**PROBLEM TO SOLVE:**
The line containing "at (x=482, y=218)?" and every line after it, through the last, are to be extracted exactly; no other lines belong in the answer.

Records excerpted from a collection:
================================

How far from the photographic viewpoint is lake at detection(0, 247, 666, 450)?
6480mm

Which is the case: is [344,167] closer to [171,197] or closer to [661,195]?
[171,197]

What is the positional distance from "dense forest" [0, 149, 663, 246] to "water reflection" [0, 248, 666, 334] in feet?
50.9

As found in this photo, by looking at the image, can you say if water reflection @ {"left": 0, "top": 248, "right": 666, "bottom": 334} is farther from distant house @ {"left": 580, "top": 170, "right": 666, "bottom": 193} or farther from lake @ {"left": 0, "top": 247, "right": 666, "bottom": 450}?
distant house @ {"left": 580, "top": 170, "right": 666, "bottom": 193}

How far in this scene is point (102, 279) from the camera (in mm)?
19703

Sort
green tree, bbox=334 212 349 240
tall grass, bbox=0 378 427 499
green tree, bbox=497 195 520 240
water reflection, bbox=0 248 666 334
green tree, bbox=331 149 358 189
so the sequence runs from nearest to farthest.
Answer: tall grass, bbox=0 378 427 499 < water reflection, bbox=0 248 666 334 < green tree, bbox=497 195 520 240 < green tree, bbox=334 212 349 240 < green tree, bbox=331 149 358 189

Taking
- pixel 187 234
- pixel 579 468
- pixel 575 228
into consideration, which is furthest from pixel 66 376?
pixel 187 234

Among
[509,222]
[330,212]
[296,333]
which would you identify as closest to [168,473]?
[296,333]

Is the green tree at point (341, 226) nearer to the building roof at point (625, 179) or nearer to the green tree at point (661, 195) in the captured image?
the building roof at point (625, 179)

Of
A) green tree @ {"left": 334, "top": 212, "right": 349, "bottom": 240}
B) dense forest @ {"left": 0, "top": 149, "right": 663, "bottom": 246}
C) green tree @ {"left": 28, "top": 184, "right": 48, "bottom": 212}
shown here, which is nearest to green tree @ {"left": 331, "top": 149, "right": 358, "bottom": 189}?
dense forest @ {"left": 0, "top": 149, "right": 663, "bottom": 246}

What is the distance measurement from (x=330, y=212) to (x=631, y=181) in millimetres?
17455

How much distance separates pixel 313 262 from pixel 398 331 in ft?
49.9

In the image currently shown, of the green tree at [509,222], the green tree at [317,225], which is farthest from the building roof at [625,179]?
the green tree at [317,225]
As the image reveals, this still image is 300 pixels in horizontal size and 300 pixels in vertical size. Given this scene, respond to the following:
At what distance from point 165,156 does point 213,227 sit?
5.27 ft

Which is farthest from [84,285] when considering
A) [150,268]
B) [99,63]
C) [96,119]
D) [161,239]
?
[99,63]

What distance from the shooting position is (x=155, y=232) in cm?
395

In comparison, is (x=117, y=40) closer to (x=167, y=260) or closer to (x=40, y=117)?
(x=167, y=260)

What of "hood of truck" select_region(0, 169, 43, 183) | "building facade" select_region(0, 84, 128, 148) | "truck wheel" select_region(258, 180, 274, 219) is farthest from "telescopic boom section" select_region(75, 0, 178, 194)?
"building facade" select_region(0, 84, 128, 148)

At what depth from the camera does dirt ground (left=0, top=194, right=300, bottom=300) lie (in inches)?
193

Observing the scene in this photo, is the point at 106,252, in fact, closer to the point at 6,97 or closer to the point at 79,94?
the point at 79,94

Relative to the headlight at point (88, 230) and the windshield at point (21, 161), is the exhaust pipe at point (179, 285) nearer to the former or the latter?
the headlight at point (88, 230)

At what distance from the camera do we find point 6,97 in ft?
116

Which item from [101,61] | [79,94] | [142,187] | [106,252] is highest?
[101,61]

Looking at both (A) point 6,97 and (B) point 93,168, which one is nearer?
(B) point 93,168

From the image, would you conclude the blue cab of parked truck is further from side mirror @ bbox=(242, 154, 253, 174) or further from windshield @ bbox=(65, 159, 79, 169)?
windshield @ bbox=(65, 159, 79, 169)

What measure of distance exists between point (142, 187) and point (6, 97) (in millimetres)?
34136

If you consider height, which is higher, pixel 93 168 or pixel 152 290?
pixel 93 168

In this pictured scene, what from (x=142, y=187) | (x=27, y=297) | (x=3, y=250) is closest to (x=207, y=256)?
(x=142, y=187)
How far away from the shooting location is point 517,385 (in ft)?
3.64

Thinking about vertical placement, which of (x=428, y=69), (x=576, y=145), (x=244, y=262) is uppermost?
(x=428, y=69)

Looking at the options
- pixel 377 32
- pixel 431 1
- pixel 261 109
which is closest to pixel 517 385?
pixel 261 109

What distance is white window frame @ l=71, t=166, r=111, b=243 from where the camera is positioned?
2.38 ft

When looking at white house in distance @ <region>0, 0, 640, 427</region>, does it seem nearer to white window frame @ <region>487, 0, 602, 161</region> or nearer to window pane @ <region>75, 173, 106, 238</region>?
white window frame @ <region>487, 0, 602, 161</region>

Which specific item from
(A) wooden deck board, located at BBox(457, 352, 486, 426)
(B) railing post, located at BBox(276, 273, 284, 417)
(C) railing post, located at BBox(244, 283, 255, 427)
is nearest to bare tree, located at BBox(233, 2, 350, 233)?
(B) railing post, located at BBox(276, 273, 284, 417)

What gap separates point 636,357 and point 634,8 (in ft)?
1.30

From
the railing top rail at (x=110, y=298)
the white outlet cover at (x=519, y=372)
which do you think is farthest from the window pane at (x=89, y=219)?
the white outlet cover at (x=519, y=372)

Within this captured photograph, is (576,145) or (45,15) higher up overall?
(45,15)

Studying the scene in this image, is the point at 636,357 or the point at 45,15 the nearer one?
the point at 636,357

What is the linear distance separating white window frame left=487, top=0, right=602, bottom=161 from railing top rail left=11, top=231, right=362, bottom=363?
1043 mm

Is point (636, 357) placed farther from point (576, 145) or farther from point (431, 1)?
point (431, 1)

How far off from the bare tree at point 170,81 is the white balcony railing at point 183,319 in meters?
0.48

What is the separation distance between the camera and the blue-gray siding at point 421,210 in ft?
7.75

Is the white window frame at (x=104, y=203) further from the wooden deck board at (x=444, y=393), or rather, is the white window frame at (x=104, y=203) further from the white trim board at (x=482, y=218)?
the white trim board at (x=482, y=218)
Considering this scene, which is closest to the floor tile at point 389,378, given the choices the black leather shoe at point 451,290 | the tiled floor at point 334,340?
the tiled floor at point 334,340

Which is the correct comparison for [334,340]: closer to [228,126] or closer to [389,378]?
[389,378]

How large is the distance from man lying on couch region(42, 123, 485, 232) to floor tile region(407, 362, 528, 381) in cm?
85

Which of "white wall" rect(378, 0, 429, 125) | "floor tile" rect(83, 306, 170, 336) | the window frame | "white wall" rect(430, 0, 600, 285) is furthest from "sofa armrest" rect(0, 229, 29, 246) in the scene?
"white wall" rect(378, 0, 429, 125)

================================

**SOLUTION TO THE EXERCISE:**
Is the white window frame at (x=104, y=203) further from the wooden deck board at (x=444, y=393), or rather, is the white window frame at (x=104, y=203) further from the white trim board at (x=482, y=218)?
the white trim board at (x=482, y=218)
Considering this scene, which is closest to the floor tile at point 389,378, given the choices the black leather shoe at point 451,290 | the tiled floor at point 334,340?
the tiled floor at point 334,340

Which is the correct comparison for [334,340]: closer to [228,126] or closer to [389,378]?
[389,378]

How large is the distance from man lying on couch region(42, 123, 485, 232) to floor tile region(407, 362, 528, 381) in cm?
85

Which of "white wall" rect(378, 0, 429, 125) | "floor tile" rect(83, 306, 170, 336) | the window frame | "white wall" rect(430, 0, 600, 285) is furthest from "sofa armrest" rect(0, 229, 29, 246) in the scene?
"white wall" rect(378, 0, 429, 125)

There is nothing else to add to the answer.